Not that the poem is about this, but who knew “pillow words” were a thing! Not me. Now there’s a ready-made writing prompt. I’ll prepare my red pencil for any drafts sent my way. (Who are we kidding, Word Raccoon has a glitter pen and she puts hearts around everything instead of underlining it.)
I wasn’t feeling the video poem submission today (rough start to the morning, but the porch, the robe, and a surprise gift certificate for coffee slipped into the mail slot by a friend all brightened the day; WR is, after all, affected by the weather).
Tomorrow will bring another chance, and I think she’ll drag me to the mic whether I like it or not.
Sat on the porch this morning with two of these solar lanterns glowing beside me, a bright side to gloomy skies.
A breeze brought me the most gawky, adorably dorky poem. It landed in my lap all crooked and earnest, and I’ve been smiling ever since I wrote it down.
I want to sit beside it on a pillow and pluck at its sleeve as it reads so I can watch it crane its neck when it’s thinking so I can quit imitating it. I’m definitely enamored of the poem.
And tonight (Monday), dinner was a bowl of the most stunning red and brown new potatoes and chicken thighs all seasoned and baked together. No elaborate sauces, no big gestures, just the simplest food made between poem making.
What I really want right now is to sit on my porch swing and read Gilead by Marilynne Robinson, a book I started almost by accident.
It plunges right into important terrain, and it does so with openness, tenderness and with such precision I was pulled in from the get-go.

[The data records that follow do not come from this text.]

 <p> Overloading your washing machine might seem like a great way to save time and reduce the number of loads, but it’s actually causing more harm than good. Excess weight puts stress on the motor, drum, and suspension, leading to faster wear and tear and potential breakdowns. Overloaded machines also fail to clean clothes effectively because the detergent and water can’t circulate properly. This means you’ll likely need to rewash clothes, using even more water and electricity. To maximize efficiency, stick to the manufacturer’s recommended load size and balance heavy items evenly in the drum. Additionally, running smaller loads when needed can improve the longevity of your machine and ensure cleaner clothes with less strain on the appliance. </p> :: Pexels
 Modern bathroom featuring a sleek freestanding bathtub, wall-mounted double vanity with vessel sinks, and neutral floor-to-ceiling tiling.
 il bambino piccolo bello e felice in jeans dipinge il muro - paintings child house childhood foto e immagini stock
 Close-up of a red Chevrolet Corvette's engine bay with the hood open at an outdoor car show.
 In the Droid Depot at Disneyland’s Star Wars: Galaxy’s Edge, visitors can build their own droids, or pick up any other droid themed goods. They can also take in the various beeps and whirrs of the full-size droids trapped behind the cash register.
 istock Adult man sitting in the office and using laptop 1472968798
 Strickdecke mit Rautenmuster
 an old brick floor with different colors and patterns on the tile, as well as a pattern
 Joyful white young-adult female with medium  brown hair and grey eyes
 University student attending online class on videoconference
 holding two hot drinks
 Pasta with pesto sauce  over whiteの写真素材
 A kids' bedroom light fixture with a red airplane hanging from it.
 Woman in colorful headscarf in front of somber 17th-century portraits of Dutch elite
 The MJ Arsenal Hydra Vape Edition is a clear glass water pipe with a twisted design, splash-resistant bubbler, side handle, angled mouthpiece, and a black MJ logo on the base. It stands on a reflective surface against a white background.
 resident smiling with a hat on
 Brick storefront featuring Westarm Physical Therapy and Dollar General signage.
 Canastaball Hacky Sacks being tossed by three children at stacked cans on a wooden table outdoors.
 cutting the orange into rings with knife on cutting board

Like A Death in the Family but first person, epistolary style. It’s truly gorgeous. (I’m only a few pages in, but still.)
Word Raccoon doesn’t care that my heart is set on soft, she is bossing me around again. This time she says I have to record a video for a poetry submission. Me. On camera. Reading.
I told her no. She said she wrote the poem to be performed, and besides, the ants will be disappointed if I don’t. The ants in the poem. She’s threatening me with insect guilt. I suppose I’ll give it a chance. But I am not thrilled.
And I’ll keep Nine Gates by Jane Hirshfield close at hand, the craft book whose essay on, of all things, translation, has me entranced.
Word Raccoon, for her part, is still running amok. She made the Amazon delivery guy burst out laughing earlier with an offhand remark. I scolded her, but too late. She thrives on an audience.
We wrote two more poems last night. One called Lost Amid Translation, after reading that mind-melting essay on translation in Hirshfield’s book. Another called The One With the Interview, but that one is still staggering around the page.
An update on the town siren: it’s broken, not decommissioned. Sources say it will be fixed. Sometime. I’m choosing to believe it.
And this week, WR and I are setting our writing goals for fall. Among them? Finishing novel number three.
Pardon me, though. I have a poem I wrote this morning to obsess over.